Re: [PATCH] mm: fix hanging shrinker management on long do_shrink_slab

Pavel Tikhomirov <ptikhomirov@xxxxxxxxxxxxx> · Thu, 19 Dec 2019 10:35:57 +0000

On 12/10/19 4:20 AM, Dave Chinner wrote:
> On Fri, Dec 06, 2019 at 09:11:25AM -0800, Shakeel Butt wrote:
>> On Thu, Dec 5, 2019 at 6:10 PM Dave Chinner <david@xxxxxxxxxxxxx> wrote:
>>> If a shrinker is blocking for a long time, then we need to
>>> work to fix the shrinker implementation because blocking is a much
>>> bigger problem than just register/unregister.
>>>
>>
>> Yes, we should be fixing the implementations of all shrinkers and yes
>> it is bigger issue but we can also fix register/unregister isolation
>> issue in parallel. Fixing all shrinkers would a tedious and long task
>> and we should not block fixing isolation issue on it.
> 
> "fixing all shrinkers" is a bit of hyperbole - you've identified
> only one instance where blocking is causing you problems. Indeed,
> most shrinkers are already non-blocking and won't cause you any
> problems at all.
> 
>>> IOWs, we already know that cycling a global rwsem on every
>>> individual shrinker invocation is going to cause noticable
>>> scalability problems.
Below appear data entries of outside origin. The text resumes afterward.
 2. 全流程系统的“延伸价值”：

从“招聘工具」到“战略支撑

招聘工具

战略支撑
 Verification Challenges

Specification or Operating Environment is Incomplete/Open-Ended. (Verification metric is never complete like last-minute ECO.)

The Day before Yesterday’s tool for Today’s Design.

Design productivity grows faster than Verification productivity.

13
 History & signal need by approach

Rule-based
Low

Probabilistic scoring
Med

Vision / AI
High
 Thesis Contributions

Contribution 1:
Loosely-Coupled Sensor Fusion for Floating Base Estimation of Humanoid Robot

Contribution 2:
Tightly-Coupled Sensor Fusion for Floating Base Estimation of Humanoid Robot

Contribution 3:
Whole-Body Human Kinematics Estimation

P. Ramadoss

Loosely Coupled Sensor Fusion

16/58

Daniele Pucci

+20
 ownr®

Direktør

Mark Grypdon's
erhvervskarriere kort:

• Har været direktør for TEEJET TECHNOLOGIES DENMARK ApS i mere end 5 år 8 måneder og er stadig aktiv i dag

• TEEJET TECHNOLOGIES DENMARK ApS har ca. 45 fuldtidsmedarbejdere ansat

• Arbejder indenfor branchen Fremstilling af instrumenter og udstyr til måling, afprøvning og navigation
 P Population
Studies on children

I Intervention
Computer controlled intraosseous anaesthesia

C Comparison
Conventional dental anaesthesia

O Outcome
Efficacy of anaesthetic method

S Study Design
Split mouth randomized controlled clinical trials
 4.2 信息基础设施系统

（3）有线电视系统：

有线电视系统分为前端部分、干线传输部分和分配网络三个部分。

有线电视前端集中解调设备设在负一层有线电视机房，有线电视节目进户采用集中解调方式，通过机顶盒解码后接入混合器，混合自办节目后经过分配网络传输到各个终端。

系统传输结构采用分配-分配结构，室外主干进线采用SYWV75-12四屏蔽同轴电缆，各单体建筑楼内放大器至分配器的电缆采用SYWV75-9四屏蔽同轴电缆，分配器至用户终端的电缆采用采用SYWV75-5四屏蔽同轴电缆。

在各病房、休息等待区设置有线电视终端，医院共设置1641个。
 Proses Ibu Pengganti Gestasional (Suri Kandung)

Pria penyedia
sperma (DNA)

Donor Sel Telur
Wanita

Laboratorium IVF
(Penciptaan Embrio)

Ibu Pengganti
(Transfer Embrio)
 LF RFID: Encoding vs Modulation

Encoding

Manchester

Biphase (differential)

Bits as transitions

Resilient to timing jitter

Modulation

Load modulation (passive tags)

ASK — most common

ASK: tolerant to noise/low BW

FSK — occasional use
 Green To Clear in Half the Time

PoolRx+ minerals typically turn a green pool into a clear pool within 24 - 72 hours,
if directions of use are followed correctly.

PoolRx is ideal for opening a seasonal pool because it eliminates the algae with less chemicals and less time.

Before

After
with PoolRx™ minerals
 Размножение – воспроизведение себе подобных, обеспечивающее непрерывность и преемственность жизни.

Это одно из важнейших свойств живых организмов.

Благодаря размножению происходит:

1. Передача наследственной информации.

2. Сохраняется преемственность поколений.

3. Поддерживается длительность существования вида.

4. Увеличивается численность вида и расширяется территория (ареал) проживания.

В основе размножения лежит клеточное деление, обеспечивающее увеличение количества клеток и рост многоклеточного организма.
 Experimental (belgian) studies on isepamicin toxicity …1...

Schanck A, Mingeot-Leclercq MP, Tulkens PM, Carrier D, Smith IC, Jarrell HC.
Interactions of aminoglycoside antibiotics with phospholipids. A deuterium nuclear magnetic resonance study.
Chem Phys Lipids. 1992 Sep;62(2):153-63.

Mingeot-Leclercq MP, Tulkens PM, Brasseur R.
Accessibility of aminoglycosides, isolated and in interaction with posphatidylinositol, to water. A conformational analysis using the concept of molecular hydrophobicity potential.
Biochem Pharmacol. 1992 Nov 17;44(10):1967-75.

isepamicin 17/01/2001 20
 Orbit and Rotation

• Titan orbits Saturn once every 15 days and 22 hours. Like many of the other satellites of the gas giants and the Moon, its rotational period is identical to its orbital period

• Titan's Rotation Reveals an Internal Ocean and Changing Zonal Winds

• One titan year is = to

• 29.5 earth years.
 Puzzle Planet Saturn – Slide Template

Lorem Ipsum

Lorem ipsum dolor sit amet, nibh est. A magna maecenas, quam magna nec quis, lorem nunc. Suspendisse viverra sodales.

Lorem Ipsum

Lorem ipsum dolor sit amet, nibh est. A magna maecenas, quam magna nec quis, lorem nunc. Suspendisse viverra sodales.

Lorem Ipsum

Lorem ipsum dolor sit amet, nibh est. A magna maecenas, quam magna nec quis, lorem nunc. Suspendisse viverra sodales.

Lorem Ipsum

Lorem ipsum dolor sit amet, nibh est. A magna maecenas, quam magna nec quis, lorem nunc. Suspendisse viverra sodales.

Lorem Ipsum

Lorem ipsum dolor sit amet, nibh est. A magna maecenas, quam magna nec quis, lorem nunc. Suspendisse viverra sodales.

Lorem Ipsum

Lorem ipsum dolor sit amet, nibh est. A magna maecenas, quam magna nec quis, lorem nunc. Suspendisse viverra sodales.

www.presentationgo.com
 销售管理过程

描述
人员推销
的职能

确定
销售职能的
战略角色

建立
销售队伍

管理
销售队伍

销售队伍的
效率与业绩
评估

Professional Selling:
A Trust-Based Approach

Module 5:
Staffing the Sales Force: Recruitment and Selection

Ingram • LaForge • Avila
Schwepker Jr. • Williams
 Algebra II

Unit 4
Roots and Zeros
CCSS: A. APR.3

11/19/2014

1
Hence I don't think that this sort of "cycle
>>> the global rwsem faster to reduce [un]register latency" solution is
>>> going to fly because of the runtime performance regressions it will
>>> introduce....
>>>
>>
>> I agree with your scalability concern (though others would argue to
>> first demonstrate the issue before adding more sophisticated scalable
>> code).
> 
> Look at the git history. We *know* this is a problem, so anyone
> arguing that we have to prove it can go take a long walk of a short
> plank....
> 
>> Most memory reclaim code is written without the performance or
>> scalability concern, maybe we should switch our thinking.
> 
> I think there's a lot of core mm and other developers that would
> disagree with you there. With respect to shrinkers, we've been
> directly concerned about performance and scalability of the
> individual instances as well as the infrastructure for at least the
> last decade....
> 
> Cheers,
> 
> Dave.
> 

Thanks a lot for your replies, now I see that the core of the problem is 
in nfs hang, before that I was unsure if it's OK to have such a hang in 
do_shrink_slab.

I have a possibly bad idea on how my patch can still work. What if we 
use unlock/refcount way only for nfs-shrinkers? It will still give a 
performance penalty if one has many nfs mounts, but for those who has 
little number of nfs mounts the penalty would be less. And this would be 
a small isolation improvement for nfs users.

-- 
Best regards, Tikhomirov Pavel
Software Developer, Virtuozzo.